> [To do]:
• a. Summarize the piece on James Mill in two sentences.
• b. Carry on the article about James Mill from the point where it stops.

> [Source text]:

· · · · ·

Espartaco

“Is that to say we are against Free Trade? No, we are for Free Trade, because by Free Trade all economical laws, with their most astounding contradictions, will act upon a larger scale, upon the territory of the whole earth; and because from the uniting of all these contradictions in a single group, where they will stand face to face, will result the struggle which will itself eventuate in the emancipation of the proletariat.”

Karl Heinrich Marx · Marx-Engels Collected Works, Vol. VI, p. 290

EnglishEspañol

Tag: Jean-Baptiste Say

  • THE INFLUENCE OF JAMES MILL ON MODERN ECONOMIC SCIENCE

    THE INFLUENCE OF JAMES MILL ON MODERN ECONOMIC SCIENCE

    The Forgotten Father — James Mill and the Foundations of Modern Economics
    History of Economic Thought

    The Forgotten Father

    How James Mill quietly built the foundations of modern economics — and why nobody remembers

    Based on the research of José Mauricio Gómez Julián · Read the original article

    Picture the pantheon of classical economics. Adam Smith sits at the centre, David Ricardo stands nearby, Jean-Baptiste Say holds a modest plaque. Somewhere in the back, if he appears at all, you will find James Mill (1773–1836) — Scottish philosopher, historian, journalist, and the man the economist José Mauricio Gómez Julián argues we have been unjustly forgetting for nearly two centuries. In a concise but provocative article published in Economía & Región, Gómez Julián builds a meticulous case: Mill was not merely Ricardo’s friend and editor. He was, in several crucial respects, the intellectual architect behind ideas we now attribute to others — and the quiet originator of concepts that still animate central bank boardrooms today.

· · · · ·

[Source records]
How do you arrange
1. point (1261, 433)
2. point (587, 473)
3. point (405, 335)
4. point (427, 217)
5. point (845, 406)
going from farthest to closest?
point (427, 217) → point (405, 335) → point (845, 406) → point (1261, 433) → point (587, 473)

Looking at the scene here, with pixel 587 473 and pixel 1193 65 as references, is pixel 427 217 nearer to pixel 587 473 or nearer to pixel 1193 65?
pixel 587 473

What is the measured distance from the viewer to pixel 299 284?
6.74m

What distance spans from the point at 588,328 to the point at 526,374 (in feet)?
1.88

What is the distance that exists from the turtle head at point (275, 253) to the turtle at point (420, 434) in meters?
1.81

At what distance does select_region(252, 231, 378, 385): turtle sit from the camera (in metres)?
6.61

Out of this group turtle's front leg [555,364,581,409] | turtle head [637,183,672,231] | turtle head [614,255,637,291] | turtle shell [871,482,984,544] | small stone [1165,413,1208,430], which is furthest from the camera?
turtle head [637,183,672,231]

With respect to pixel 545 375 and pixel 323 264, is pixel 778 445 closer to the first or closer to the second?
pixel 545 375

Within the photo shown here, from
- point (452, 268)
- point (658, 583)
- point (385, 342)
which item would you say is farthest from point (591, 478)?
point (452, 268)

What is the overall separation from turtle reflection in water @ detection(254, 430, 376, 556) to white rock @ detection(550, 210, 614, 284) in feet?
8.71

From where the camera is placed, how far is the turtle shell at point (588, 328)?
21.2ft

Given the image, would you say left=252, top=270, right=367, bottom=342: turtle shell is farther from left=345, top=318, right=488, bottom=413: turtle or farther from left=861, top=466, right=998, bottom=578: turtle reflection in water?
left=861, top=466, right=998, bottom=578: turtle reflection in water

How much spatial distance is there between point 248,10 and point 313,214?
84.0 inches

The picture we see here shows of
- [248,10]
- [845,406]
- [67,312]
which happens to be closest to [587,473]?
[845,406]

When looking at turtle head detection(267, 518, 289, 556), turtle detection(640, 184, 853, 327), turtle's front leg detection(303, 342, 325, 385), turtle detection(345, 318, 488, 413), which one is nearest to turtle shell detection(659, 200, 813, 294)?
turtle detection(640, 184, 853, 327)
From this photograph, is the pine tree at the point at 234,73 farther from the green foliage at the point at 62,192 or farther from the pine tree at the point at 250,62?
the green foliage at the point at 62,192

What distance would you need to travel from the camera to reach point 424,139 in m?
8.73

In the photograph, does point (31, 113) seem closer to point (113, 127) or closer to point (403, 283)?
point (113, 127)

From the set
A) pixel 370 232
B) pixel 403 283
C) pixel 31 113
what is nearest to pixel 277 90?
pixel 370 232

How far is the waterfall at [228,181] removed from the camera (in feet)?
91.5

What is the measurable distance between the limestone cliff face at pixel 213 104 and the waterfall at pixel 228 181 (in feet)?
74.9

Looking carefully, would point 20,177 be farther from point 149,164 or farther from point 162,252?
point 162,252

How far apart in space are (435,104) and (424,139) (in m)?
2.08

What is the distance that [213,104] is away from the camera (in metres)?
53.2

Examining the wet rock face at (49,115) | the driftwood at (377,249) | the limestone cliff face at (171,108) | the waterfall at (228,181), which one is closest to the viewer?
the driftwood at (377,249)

· · · · ·

> [Per-task outputs]:
• a. Drawing on an article by José Mauricio Gómez Julián in Economía & Región, the piece says that James Mill (1773–1836) has been unjustly forgotten for nearly two centuries, standing in the back of a classical pantheon led by Adam Smith, David Ricardo and Jean-Baptiste Say. Gómez Julián argues that Mill was not merely Ricardo's friend and editor but the intellectual architect behind ideas now attributed to others and the quiet originator of concepts that still animate central bank boardrooms.

• b.
    What follows is a guided walk through that argument. No equations, no jargon — just the story of a mind that anticipated, with striking clarity, debates we are still having in the twenty-first century.

    I. The Law That Was Never Say’s

    If you have taken even a single semester of macroeconomics, you have encountered Say’s Law — the proposition that “supply creates its own demand.” It is one of the most cited principles in the history of the discipline, and it is routinely attributed to the French economist Jean-Baptiste Say.

    Gómez Julián’s article asks a simple, uncomfortable question: did Say actually come up with it first?

    The evidence points elsewhere. In 1807, an English writer named William Spencer published an argument containing the essential logic: that the annual produce of a country “always creates a market to itself,” and that when commodities seem to exceed demand, the real problem is merely a misallocation of productive effort among sectors, not a general glut. James Mill seized on this reasoning in his 1808 work Commerce Defended, presenting it with considerably more force and theoretical precision.

    “How great soever annual produce may be it always creates a market to itself; and that how great soever that portion of the annual produce which is destined to administer reproduction… its effects always are to render the country richer, and its inhabitants more opulent, but never to confuse or to overload the national market.” William Spencer (1807), cited by James Mill in Commerce Defended (1808)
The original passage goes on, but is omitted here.